6

I am using Ant to do a database build by basically using the exec task to run some SQL scripts.

However, there might be errors generated during the script execution (e.g. could not properly drop a connected user, etc) so I check for this by looking through two output log files.

Here's a snippet of the relevant target:

<target name="build">
    <echo message="Add foo bar baz"/>
    <exec executable="${db.sqlplus}">
    </exec>

    <echo message="Load x y z"/>
    <exec executable="${db.sqlplus}" dir="foobar">
    </exec>

    <!--Check the log files here-->
    <antcall target="check-log-file">
        <param name="file.to.check" value="${output.log.1}"/>
    </antcall>

    <antcall target="check-log-file">
        <param name="file.to.check" value="${output.log.2}"/>
    </antcall>

    <antcall target="fail-if-error"/>
</target>

<!--=============================================================================
    Check the file named in the property file.to.check to see if there are errors.

    The way this works is to find all lines containing the text "ERROR" and put
    them into a separate file.  Then it checks to see if this file has non-zero
    length. If so, then there are errors, and it sets the property errors.found.
    Then it calls the send-email target, which doesn't execute if the 
    errors.found property isn't set.
-->
<target name="check-log-file" 
        description="Checks the file (specified in ${file.to.check}) for errors">
    <property name="file.errorcount" value="${file.to.check}.errorcount" 
              description="The file to hold the error lines"/>
    <copy file="${file.to.check}" tofile="${file.errorcount}">
        <filterchain>
            <linecontains>
                <contains value="ERROR"/>
            </linecontains>
        </filterchain>
    </copy>

    <condition property="errors.found" value="true">
        <length file="${file.errorcount}" when="gt" length="0"/>
    </condition>

    <antcall target="check-log-file-send-email"/>
</target>

<!--=========================================================================
    If there are any errors, send an email to let someone know
-->
<target name="check-log-file-send-email" if="errors.found" 
        description="Sends an email out if error detected">
    <resourcecount property="error.count">
        <tokens><!-- default tokenizer is a line tokenizer -->
            <file file="${file.to.check}.errorcount"/>
        </tokens>
    </resourcecount>

    <echo
     message="Database build (${e1.codeline} - ${error.count} errors found..."/>

    <antcall target="mail">
      <param name="from-address" value="build"/>
      <param name="to-list" value="myemail"/>
      <param name="subject" 
            value="Automated database build error report for ${db.host}"/>
      <param name="message" 
            value="See attached log file, ${error.count} error(s)found..."/>
      <param name="attach"  value="${file.to.check}"/>
    </antcall>
</target>

<!--==========================================================================
    Fails the database build if errors were detected.

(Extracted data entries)
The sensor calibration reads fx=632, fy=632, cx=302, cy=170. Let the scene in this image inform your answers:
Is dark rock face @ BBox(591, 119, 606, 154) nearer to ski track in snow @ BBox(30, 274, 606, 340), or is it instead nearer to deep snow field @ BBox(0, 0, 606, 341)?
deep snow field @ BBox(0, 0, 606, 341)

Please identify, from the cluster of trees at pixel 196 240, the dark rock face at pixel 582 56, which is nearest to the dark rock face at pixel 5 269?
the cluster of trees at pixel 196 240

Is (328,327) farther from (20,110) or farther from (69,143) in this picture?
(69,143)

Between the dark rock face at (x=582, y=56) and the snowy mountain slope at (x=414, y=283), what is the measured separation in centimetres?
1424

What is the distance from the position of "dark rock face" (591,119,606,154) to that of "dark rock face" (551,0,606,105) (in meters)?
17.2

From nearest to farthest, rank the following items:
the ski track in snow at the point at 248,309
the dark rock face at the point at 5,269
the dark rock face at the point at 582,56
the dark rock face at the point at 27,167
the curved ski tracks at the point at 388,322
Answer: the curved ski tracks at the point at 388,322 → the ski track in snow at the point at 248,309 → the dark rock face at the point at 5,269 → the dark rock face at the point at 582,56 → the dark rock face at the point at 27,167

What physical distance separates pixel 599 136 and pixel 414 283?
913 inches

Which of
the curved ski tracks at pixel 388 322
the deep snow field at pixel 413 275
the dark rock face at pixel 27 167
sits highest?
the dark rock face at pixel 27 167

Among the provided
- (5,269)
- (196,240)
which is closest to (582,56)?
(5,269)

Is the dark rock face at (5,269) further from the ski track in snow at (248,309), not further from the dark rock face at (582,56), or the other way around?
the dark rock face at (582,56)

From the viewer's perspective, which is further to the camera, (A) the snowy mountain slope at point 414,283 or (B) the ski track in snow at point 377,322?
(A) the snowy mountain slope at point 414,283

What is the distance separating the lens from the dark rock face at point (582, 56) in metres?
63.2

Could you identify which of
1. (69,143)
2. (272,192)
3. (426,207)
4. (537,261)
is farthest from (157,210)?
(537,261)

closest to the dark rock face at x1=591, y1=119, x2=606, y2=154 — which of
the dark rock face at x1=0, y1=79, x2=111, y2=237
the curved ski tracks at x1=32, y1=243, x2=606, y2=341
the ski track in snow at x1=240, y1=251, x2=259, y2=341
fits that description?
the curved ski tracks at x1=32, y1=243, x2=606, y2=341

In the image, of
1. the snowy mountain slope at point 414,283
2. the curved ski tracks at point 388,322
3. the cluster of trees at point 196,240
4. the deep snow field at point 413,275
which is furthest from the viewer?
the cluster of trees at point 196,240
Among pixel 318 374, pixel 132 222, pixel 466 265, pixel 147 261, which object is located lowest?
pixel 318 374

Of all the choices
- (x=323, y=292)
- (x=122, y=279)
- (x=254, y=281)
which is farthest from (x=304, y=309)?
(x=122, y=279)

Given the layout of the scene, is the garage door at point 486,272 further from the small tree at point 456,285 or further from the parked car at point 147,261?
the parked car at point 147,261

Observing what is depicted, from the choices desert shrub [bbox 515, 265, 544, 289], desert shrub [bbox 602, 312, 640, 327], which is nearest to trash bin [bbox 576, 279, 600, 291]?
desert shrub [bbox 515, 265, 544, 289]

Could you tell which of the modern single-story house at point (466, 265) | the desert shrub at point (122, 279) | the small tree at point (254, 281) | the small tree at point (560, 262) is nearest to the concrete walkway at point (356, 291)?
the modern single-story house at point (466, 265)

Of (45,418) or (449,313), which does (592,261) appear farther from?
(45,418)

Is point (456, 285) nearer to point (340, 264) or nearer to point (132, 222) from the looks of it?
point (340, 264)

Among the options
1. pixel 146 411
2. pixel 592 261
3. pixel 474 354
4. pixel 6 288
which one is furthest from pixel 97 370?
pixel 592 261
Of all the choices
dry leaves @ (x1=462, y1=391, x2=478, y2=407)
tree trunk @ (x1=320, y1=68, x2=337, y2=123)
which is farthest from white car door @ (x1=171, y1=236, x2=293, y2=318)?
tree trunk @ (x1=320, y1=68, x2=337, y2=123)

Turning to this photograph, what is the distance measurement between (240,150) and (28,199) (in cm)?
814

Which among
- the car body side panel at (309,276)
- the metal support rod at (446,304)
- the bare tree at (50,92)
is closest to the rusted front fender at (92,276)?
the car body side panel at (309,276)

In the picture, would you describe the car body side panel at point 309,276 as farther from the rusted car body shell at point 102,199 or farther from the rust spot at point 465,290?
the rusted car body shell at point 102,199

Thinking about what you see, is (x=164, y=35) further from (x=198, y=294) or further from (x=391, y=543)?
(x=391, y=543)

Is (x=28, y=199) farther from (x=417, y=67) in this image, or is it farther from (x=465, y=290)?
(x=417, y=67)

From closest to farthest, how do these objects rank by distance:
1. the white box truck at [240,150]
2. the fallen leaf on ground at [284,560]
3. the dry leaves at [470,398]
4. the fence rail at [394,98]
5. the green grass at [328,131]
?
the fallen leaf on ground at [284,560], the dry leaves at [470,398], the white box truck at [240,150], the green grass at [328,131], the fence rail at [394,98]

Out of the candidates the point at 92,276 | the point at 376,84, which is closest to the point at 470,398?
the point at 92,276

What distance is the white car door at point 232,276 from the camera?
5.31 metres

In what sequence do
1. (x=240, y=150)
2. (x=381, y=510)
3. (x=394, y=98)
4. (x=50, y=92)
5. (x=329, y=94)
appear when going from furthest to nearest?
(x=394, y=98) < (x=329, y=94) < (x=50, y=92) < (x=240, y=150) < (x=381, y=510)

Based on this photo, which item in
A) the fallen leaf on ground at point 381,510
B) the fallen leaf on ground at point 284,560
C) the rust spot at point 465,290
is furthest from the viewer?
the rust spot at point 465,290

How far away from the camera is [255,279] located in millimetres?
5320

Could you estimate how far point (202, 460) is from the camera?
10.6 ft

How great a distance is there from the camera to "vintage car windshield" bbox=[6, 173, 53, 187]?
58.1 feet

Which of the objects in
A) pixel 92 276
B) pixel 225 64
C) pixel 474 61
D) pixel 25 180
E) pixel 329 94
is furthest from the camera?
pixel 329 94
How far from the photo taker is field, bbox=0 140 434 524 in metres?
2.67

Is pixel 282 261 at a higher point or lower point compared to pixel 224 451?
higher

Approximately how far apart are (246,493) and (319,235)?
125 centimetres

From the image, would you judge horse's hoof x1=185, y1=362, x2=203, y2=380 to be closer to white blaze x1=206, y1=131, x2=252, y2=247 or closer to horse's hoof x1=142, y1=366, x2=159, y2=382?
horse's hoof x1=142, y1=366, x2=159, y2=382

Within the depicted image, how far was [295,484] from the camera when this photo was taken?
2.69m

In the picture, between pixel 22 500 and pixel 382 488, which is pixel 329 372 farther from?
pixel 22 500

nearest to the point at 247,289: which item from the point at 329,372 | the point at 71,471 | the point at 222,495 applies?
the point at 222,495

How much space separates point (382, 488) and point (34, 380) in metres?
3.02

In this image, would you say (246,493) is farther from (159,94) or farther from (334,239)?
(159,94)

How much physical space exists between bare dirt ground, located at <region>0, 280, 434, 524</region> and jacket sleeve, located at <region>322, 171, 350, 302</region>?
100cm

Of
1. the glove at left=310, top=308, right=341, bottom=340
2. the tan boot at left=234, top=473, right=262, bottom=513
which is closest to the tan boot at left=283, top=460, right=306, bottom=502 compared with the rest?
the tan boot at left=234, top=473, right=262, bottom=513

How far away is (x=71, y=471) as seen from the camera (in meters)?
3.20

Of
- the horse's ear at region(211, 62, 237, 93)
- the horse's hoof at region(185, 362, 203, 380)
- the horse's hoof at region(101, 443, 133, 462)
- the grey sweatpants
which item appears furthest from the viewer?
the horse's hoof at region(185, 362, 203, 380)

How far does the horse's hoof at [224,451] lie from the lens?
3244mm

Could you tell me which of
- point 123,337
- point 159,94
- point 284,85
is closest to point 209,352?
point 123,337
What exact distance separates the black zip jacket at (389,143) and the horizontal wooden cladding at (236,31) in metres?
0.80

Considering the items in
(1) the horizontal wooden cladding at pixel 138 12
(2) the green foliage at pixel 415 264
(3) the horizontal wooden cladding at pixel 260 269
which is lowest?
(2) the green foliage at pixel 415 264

● **EXERCISES TO COMPLETE**
• a. Repeat the Ant build post word for word from "However, there might" to "output log files.".
• b. Convert the listing, from the line with "What exact distance" through the end of the listing, into a two-column CSV headed text and answer, putting each piece of text and its answer in one row. Quote every field and turn any line breaks into spaces.

● **TASK-BY-TASK ANSWERS**
• a.
However, there might be errors generated during the script execution (e.g. could not properly drop a connected user, etc) so I check for this by looking through two output log files.

• b.
text,answer
"What exact distance separates the black zip jacket at (389,143) and the horizontal wooden cladding at (236,31) in metres?","0.80"
"Considering the items in (1) the horizontal wooden cladding at pixel 138 12 (2) the green foliage at pixel 415 264 (3) the horizontal wooden cladding at pixel 260 269 which is lowest?","(2) the green foliage at pixel 415 264"